Of the GPU and Shading

This is my favorite part, really. After the CPU has started sending draw calls to the graphics card, the GPU can begin work on actually rendering the frame containing the input that was generated somewhere in the vicinity of 3ms to 21ms ago depending on the software (and it would be an additional 1ms to 7ms for a slower mouse). Modern, complex, games will tend push up to the long end of that spectrum, while older games (or games that aren't designed to do a lot of realistic simulation like twitch shooters) will have a lower latency.

Again, the actual latency during this stage depends greatly on the complexity of the scene and the techniques used in the game.

These days, geometry processing and vertex shading tend to be pretty fast (geometry shading is slower but less frequently used). With features like instancing and the fact that the majority of detail is introduced via the pixel shader (which is really a fragment shader, but we'll dispense with the nit picking for now). If the use of tessellation catches on after the introduction of DX11, we could see even less actual time spent on geometry as the current level of detail could be achieved with fewer triangles (or we could improve quality with the same load). This step could still take a millisecond or two with modern techniques.

When it comes to actual fragment generation from the geometry data (called rasterization), the fixed function hardware and early z / z culling techniques used make this step pretty fast (yet this can be the limiting factor in how much geometry a GPU can realistically handle per frame).

Most of our time will likely be spent processing pixel shader programs. This is the step where every pin point spot on every triangle that falls behind the area of a screen space pixel (these pin point spots are called fragments) is processed and its color determined.
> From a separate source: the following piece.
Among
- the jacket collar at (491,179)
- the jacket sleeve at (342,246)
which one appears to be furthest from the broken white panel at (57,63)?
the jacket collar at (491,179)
During this step, texture maps are filtered and applied, work is done on those textures based on things like the fragments location, the angle of the underlying triangle to the screen, and constants set for the fragment. Lighting is also part of the pixel shading process.

Lighting tends to be one of the heaviest loads in a heavily loaded portion of the pipeline. Realistic lighting can be very GPU intensive. Getting into the specifics is beyond the scope of this article, but this lighting alone can take a good handful of milliseconds for an entire frame. The rest of the pixel shading process will likely also take multiple milliseconds.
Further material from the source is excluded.